The Japanophile Without Japan

Whenever we talk about the japanophile (or the wapanese or weeaboo or other terms), the rhetoric is that this person discovers anime (or something), starts to believe Japan is a superior country and culture to the one they currently live in, and if they stop believing, it’s because they realize that the ideal Japan of their imaginations does not match up with the truth. The assumption here is that because Japan is not simply the land of anime and Pocky, or ukiyo-e and sushi, that it trivializes the japanophile’s beliefs because there is this contradiction with reality. But what if we removed “Japan” from this process?

It makes logical sense for the japanophile to discover Japan, create a modified image of it in their head, and then desire it as a “superior” culture, but what of that potential for desire in the first place? Does Japan trigger this desire to be a part of a different culture, or is that sentiment already there to some degree, and that it takes Japan (or anywhere) to allow a person to focus those desires on a concrete example with a relationship to reality? As intelligent and visionary as human beings can be, there tend to be limitations as to how far we think or consider imaginary or hypothetical situations, and maybe this is just one version of that

If we remove “Japan,” then what we’re left with is a person who desires for a better culture and environment than the one they currently live in, where better means one more understanding, one which reinforces their beliefs and their wants. Whether that is out of some progressive vision or simply a venue to live out fantasies without consequence, I’m not stating any moral or intellectual prerogative to such feelings, but I almost find it to be a sort of utopian mindset.

2 thoughts on “The Japanophile Without Japan

  1. The Japanese themselves are not above promoting (and believing) the idea that theirs is the superior culture on the world stage. But then again, Japan is hardly alone in this. Russia has a major “world savior” complex (much to the annoyance of their Central & E. European neighbors) and it goes without saying that the United States thinks of itself as #1 in everything (actual facts on the ground notwithstanding), commonly known as “American Exceptionalism”. (I reject American Exceptionalism).

    I like Japan, but I also think there are some things about Japan that are pretty f*cked up…interesting, but f*cked up.
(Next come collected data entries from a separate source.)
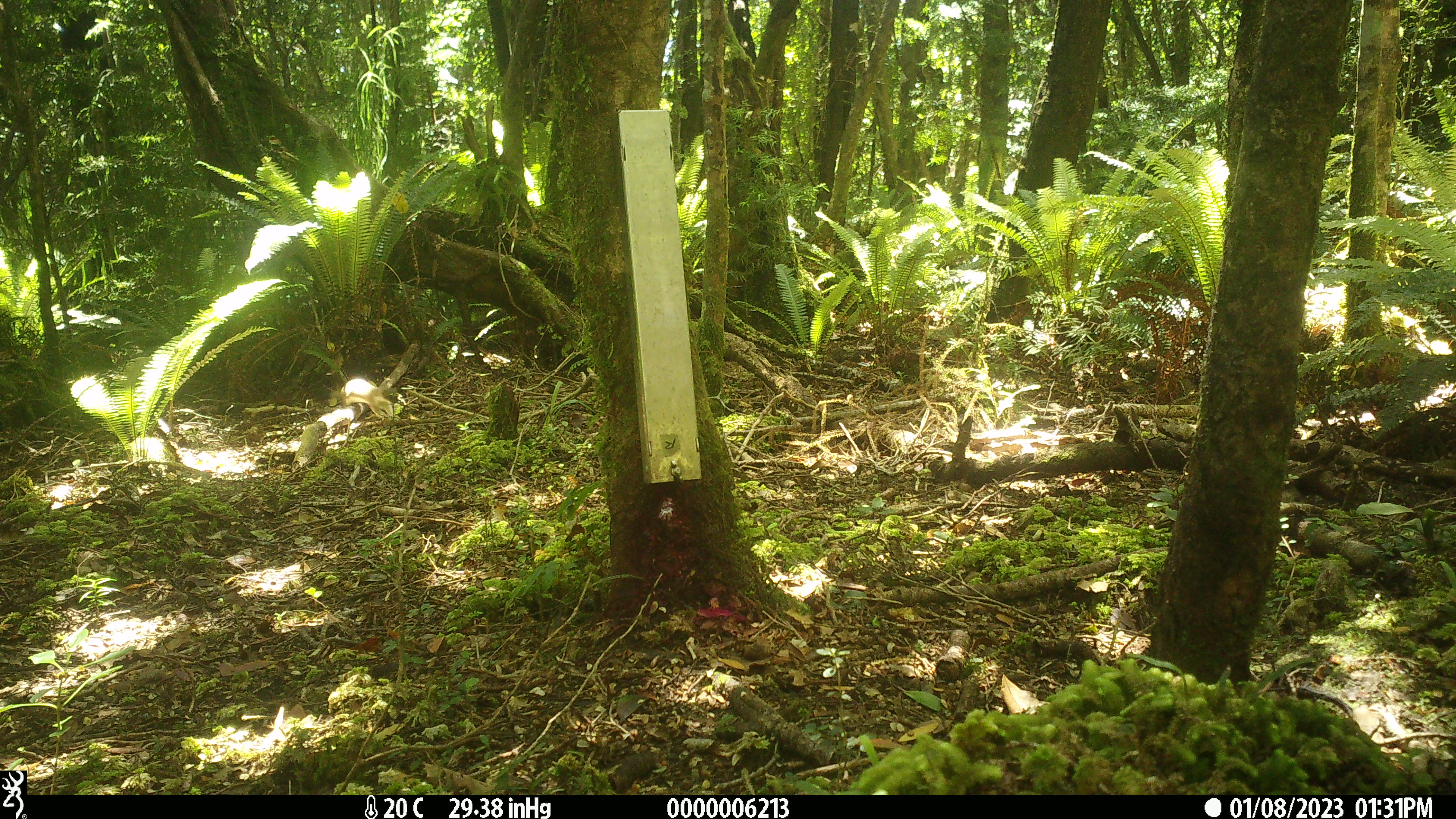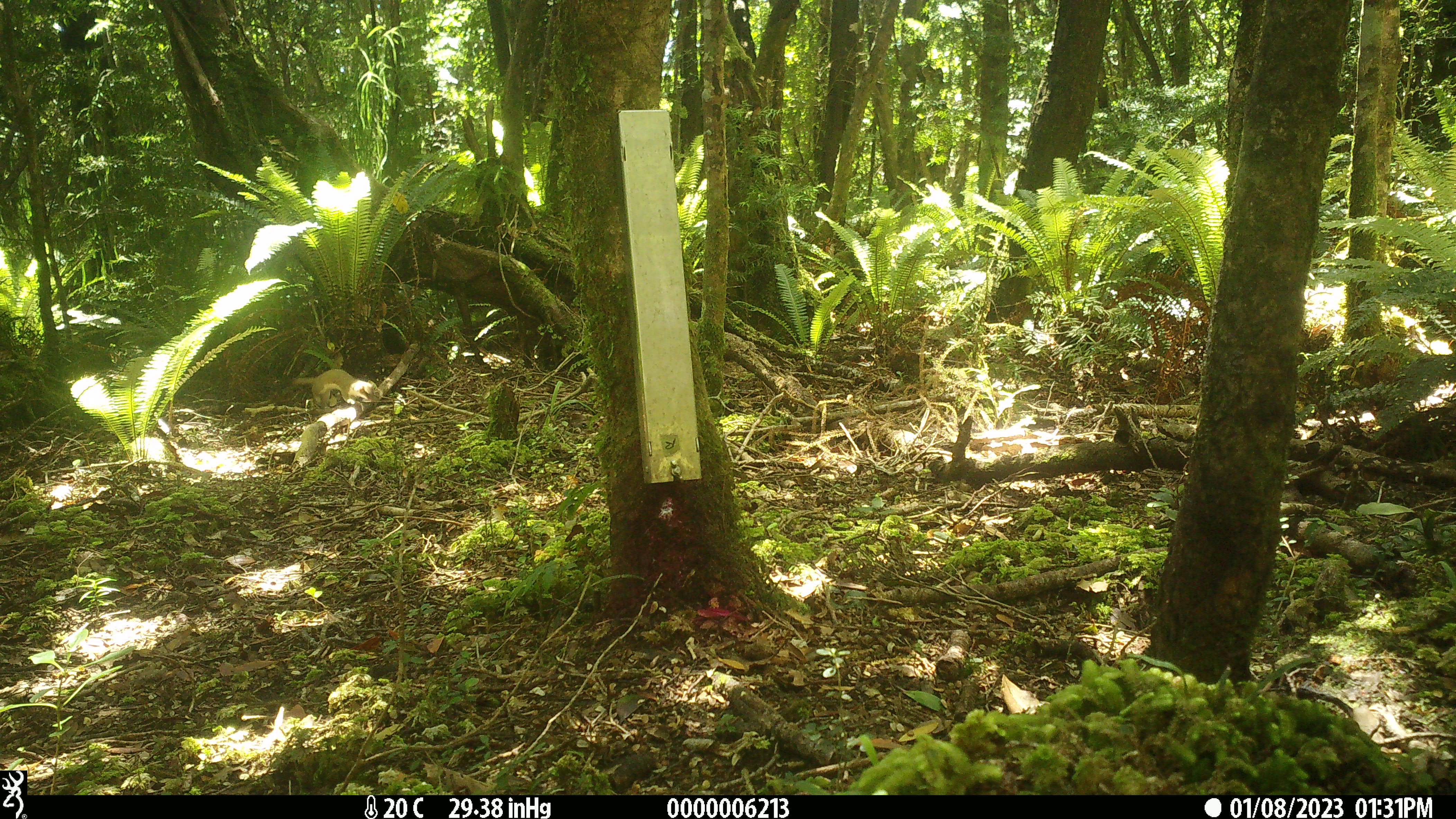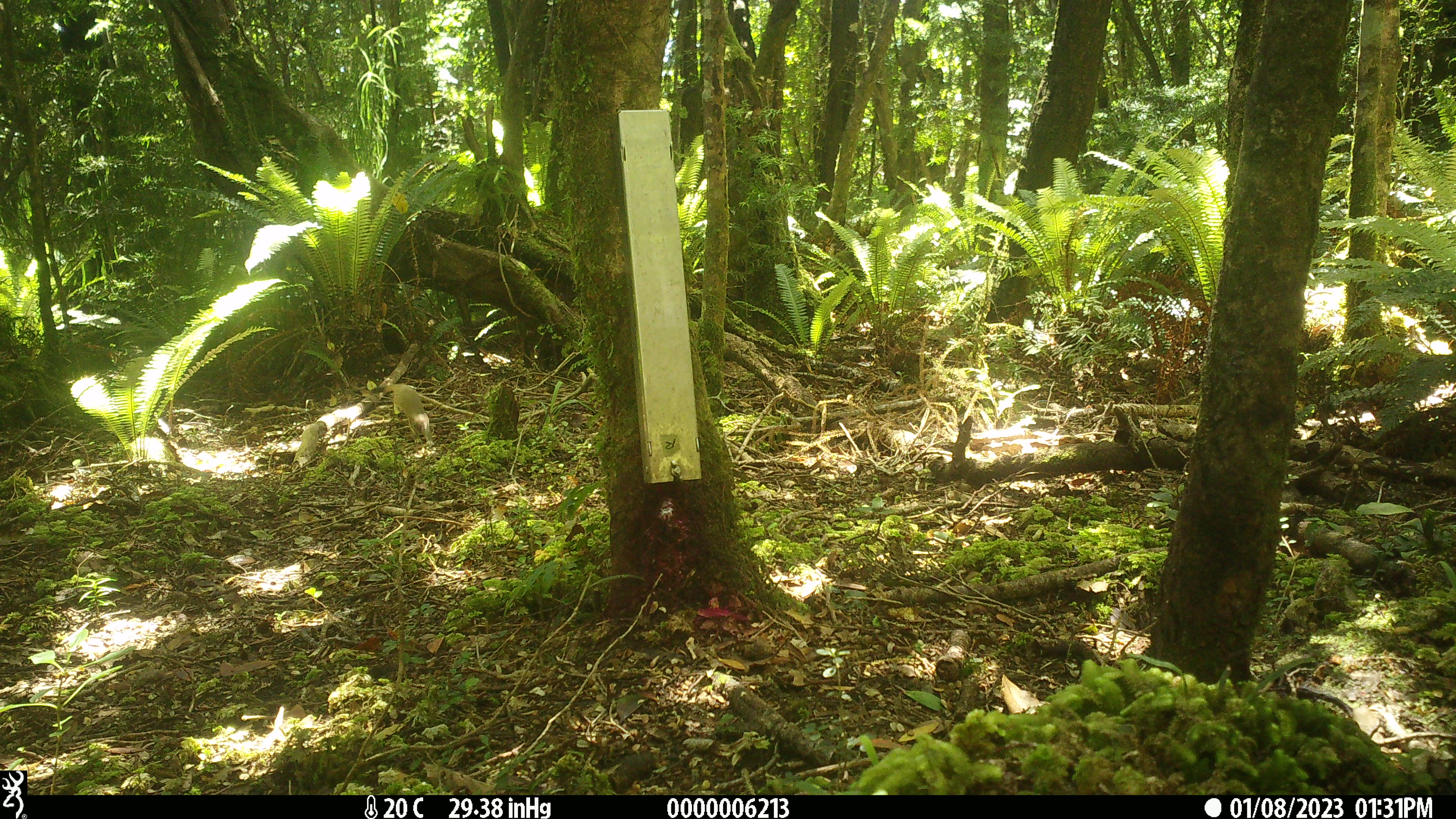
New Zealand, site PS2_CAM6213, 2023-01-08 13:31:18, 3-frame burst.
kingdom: Animalia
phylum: Chordata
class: Mammalia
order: Carnivora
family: Mustelidae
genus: Mustela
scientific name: Mustela erminea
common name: stoat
I am very Germanophilic myself and feel very “at home” in German speaking countries, even more so than some English speaking countries (I feel so damn awkward as a Yank in the UK, for example)…but at the end of the day I’m still an American and I’m actually glad not to have the emotional, historical, and cultural baggage that a true German identity carries with it.

    There is also the opposite extreme that is the flip side of this X-ophile coin, and that is the complete rejection of one’s own cultural background and heritage…and in my own case I nearly completely reject and despise the Southern U.S. milieu I was born into and grew up in, the only saving grace of which being that my parents both hail from a “border state”, Missouri, and had ancestors who actually fought for the Union in the Civil War. I can’t escape being a Southerner, but I don’t have to like it or validate it.

    I think circa 2004 I was an extreme Canada-ophile, but over time I’ve realize they’re not perfect either, but I still think they do a lot of things better up there and I’m envious that their politics seem to be less dysfunctional.

    I’d like to visit Japan someday but I don’t think I could ever get used to living there as a foreigner. Likewise, it’s been my experience that many Japanese students doing study abroad in America have trouble adjusting to a culture so alien to them, and they sometimes have to interrupt their studies and return early to Japan.